The white wood and natural colours make it feel authentic, while the upbeat lounge music is young and energized. It is an obvious venue for the romantic seafood lovers’ date night, but it cannot be forgotten as an ideal spot for a bright and airy business or leisure lunch. The service is attentive and happy to cater to the needs of any guest, whether wanting to eat and run, or sit and relax enjoying the view for hours.
The serene blue and grey card stock menu is a perfect reflection of Finz’s recent changes and I was thrilled not to have to handle another stuffy, large, fabric book menu. However, the descriptions do not do the food enough justice, as the dishes are interesting and complex, combining textures to create food that is more than just tasty. It keeps your attention.
One of the new appetizers that cannot be missed is the cured salmon with charred avocado. The cured salmon is thinly sliced, sprinkled with a few slivers of fresh onion, chili pepper and charred avocado, sitting on a generous swipe of a bright and zesty Amarillo sauce. The dish is simple enough to taste the perfectly fresh fish, while also enjoying the excitement of heat and tang with every bite. As a main dish, the pan seared toothfish is one of their specialties. It is displayed on a perfectly salty, spicy bed of diced meat and whole smoked chickpeas, with a small dune of fluffy chickpea puree (to add another satisfying taste and texture to the dish). The large chunk of moist flaky fish resting on its earthly base is an excellent balance in savouriness and structure.
The new menu was created by the passionate Head Chef Christian Rosse, a tailored, friendly blond who hails from Southern Germany.

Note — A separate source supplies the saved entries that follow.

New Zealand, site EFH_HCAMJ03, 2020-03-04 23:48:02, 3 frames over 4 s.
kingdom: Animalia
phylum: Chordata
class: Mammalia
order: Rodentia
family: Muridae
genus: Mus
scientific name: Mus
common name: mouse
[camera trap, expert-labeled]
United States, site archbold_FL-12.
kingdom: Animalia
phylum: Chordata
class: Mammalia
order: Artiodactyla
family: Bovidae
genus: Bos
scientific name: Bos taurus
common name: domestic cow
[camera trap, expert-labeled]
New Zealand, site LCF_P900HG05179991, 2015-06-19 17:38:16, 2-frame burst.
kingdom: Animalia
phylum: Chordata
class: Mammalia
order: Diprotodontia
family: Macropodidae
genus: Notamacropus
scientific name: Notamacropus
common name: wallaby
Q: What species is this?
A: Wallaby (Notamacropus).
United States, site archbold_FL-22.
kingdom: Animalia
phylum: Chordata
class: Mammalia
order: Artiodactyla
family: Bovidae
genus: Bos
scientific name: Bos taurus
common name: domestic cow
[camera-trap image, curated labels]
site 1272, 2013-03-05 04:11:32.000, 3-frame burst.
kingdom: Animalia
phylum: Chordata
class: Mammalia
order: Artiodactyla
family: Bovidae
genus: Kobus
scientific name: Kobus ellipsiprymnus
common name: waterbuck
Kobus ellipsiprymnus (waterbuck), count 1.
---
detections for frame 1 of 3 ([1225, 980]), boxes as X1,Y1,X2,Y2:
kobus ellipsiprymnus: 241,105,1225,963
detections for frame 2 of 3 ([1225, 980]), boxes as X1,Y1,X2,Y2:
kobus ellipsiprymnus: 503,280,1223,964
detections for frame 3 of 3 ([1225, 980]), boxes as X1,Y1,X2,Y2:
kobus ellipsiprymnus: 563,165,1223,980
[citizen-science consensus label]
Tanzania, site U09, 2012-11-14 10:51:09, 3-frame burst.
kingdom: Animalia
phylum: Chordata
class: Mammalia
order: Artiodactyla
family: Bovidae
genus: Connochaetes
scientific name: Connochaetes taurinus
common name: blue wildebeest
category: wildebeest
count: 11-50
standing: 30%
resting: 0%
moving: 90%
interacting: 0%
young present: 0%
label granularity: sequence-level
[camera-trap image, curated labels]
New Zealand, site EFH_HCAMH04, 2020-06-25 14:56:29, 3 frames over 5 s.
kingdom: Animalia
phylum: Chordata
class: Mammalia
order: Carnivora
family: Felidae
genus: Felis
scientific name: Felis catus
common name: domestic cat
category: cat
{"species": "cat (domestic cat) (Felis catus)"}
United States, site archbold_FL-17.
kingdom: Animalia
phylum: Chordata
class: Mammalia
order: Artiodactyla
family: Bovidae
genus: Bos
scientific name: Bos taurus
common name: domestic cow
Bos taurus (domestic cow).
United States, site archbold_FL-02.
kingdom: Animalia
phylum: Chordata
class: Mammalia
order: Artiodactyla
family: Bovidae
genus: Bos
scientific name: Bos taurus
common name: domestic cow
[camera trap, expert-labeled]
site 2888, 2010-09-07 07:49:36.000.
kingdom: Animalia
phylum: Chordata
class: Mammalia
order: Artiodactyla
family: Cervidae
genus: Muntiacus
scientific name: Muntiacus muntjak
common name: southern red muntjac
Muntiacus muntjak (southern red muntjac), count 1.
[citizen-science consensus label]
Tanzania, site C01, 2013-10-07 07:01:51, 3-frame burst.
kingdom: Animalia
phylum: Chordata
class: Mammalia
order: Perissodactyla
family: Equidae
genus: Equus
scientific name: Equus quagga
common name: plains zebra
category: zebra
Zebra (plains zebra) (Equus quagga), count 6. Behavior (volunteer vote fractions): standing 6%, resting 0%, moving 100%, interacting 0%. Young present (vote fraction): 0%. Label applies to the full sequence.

His devotion to fresh ingredients, simple preparation and focusing on the details is seen throughout the menu.
While other seafood restaurants seem to forget the importance of a side dish, at Finz everything from the grilled broccoli rabe to the golden brown, hot and crispy fries were truthfully some of the best I have had in Abu Dhabi. Chef Christian also incorporates his love for his home by recreating the food from his upbringing in Europe, such as the roasted sea bass on lentils with braised onions and crispy duck confit, topped with a tuft of fresh fennel and arugula. Braising is one of his favourite ways to showcase flavour and by using this method at Finz, it is an ideal counterpart to grilled fish. Everyone has heard of delicious surf and turf (seafood and meat), but Finz really proves the point in a light, fresh and modern way.
With a fairly significant menu, it is really difficult to choose only a few dishes, so my recommendation is to go with friends. Sit on the terrace, lounging, sharing food and drinks and ordering more as the sun sets into the sea. What a fabulous way to spend a weekend afternoon!
As a final note, seafood restaurants are hardly, if ever, known for their desserts, but Finz impresses again. The seven dessert options are all worth at least a taste (luckily there is even a dessert tasting option) and all can be paired with the perfect after dinner beverage. The Valencia orange and almond cake topped with anise poached peach and crème fraiche and the fig and 70% Dark chocolate tart, with Turkish coffee ice cream were both my favourite.
You can go to Finz just for dessert. It’s that good.